Assignment:
Pull out every line below holding the word "site".

[Extracted records]
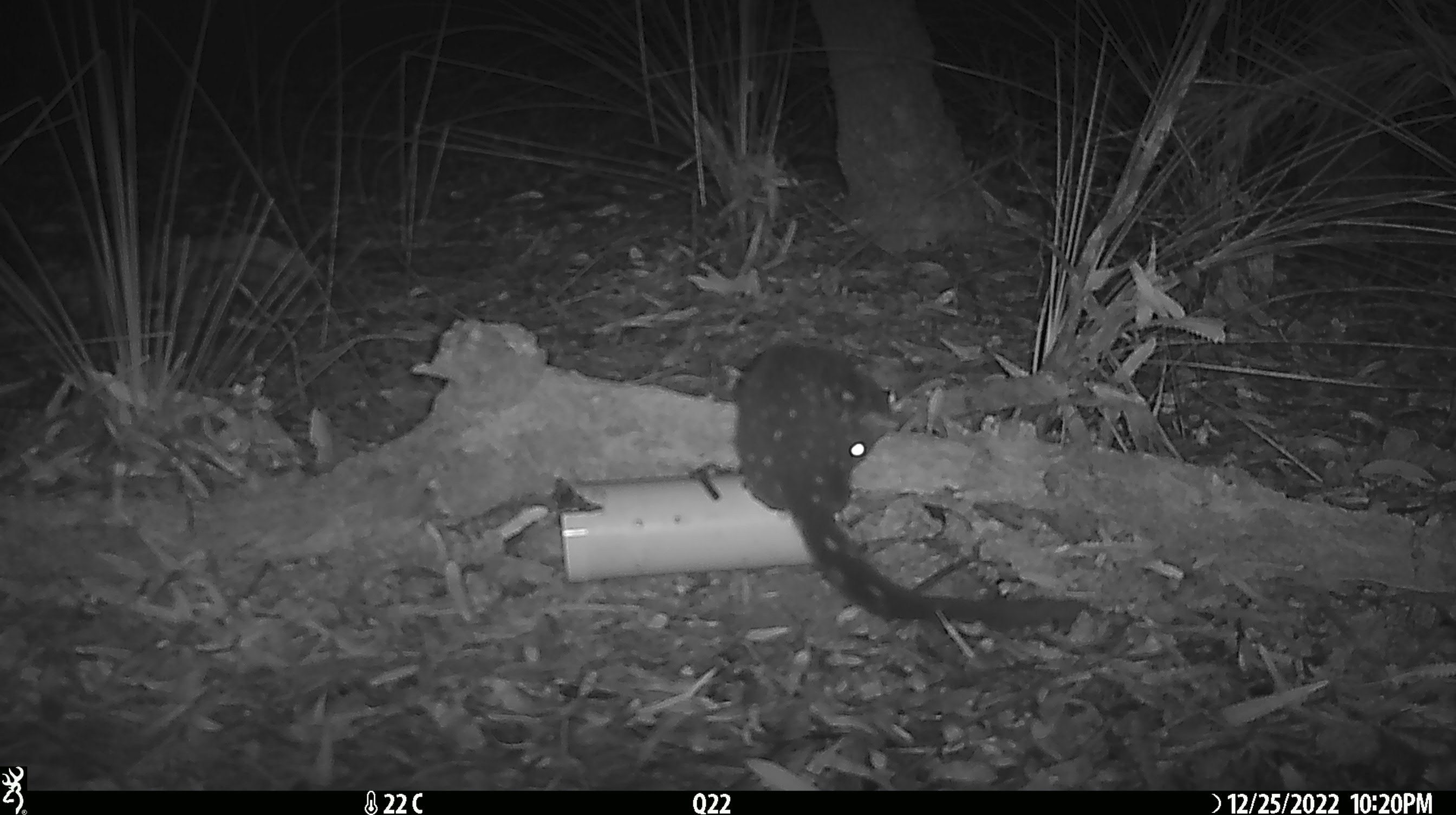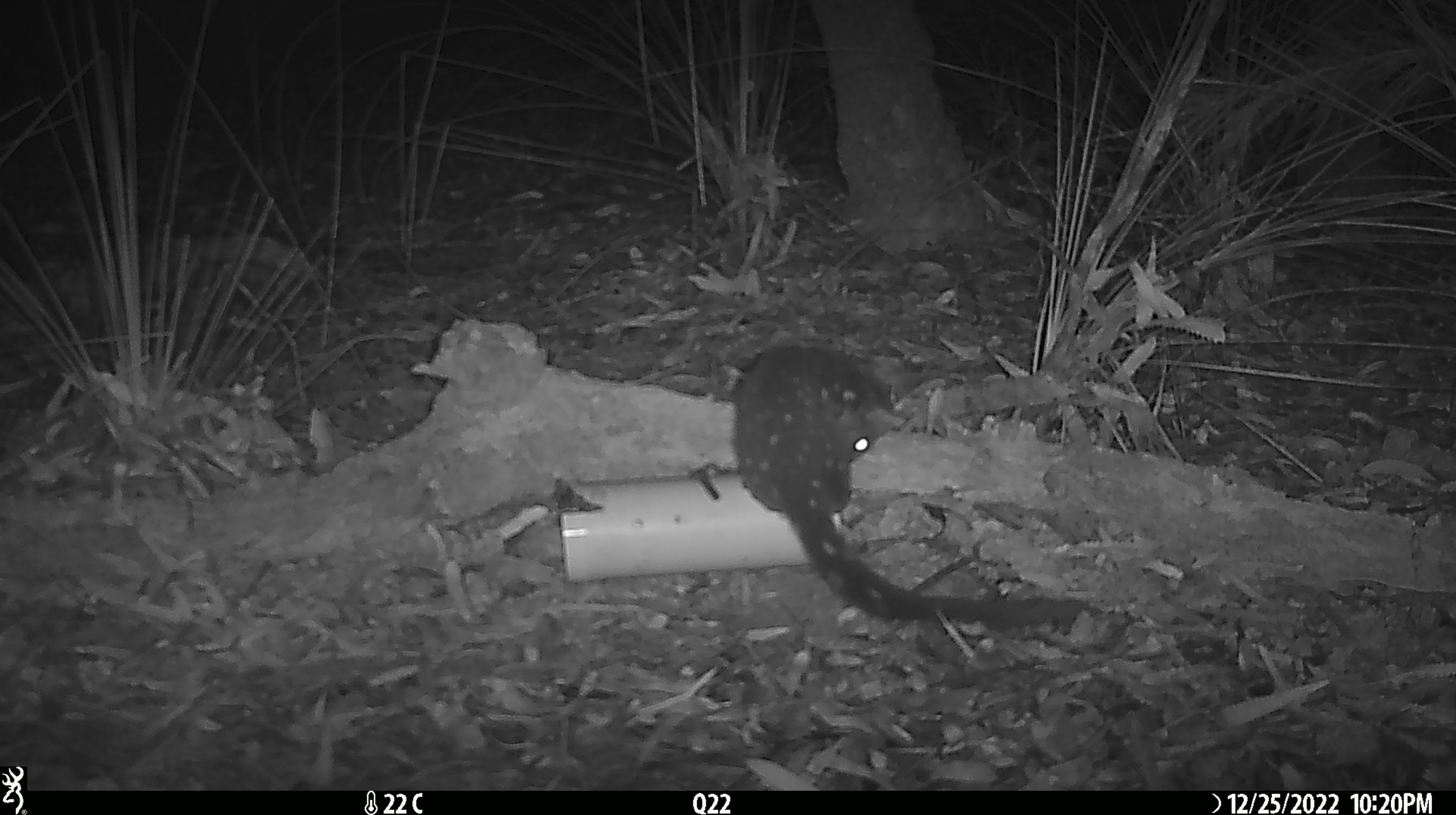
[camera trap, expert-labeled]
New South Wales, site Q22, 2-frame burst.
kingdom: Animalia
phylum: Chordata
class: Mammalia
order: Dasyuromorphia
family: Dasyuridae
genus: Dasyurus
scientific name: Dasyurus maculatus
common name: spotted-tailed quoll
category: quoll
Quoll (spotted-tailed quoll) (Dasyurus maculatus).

--

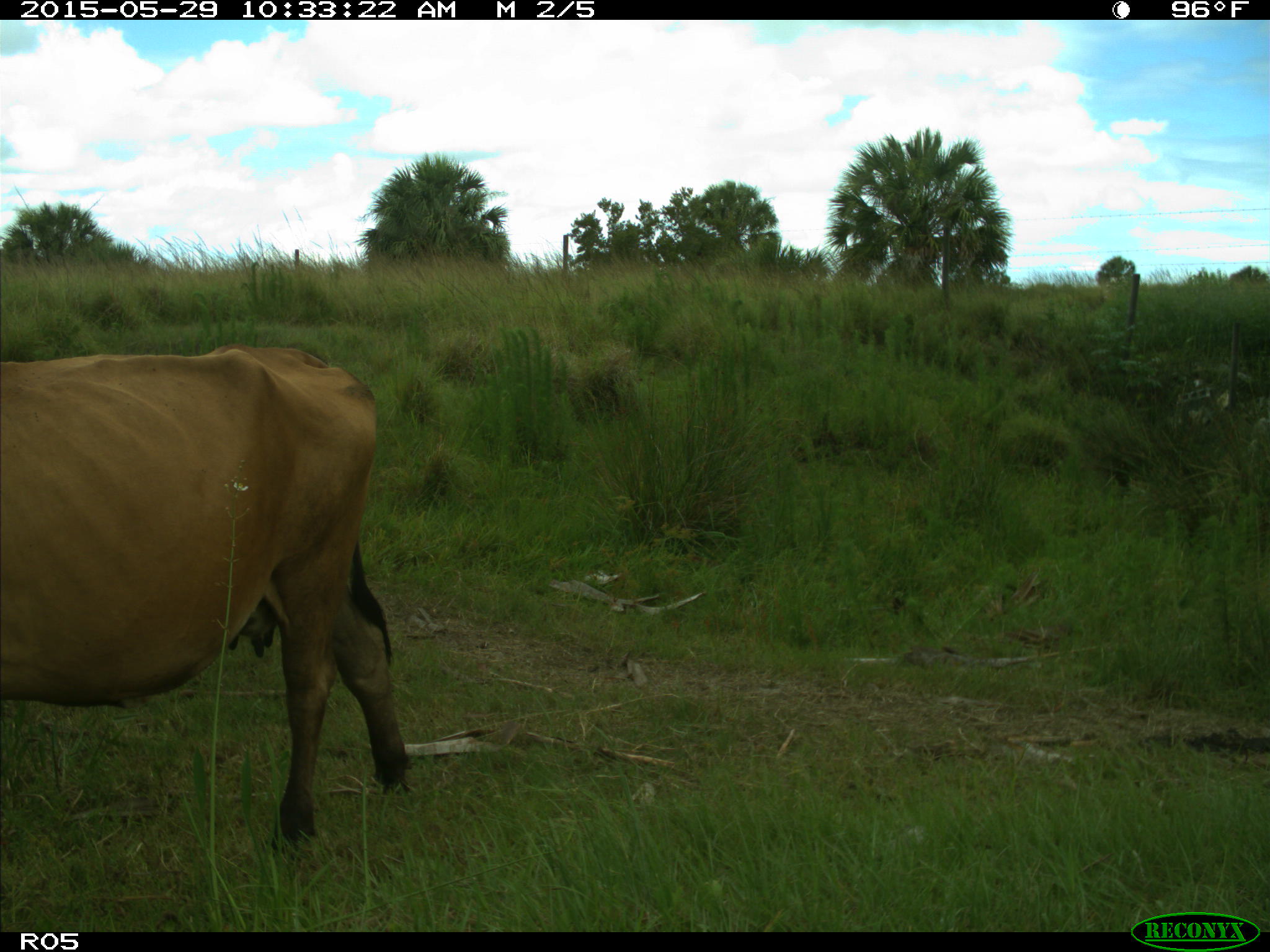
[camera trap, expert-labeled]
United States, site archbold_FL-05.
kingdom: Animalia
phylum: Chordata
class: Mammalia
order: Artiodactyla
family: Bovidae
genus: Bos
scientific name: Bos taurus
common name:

Task response:
New South Wales, site Q22, 2-frame burst.
United States, site archbold_FL-05.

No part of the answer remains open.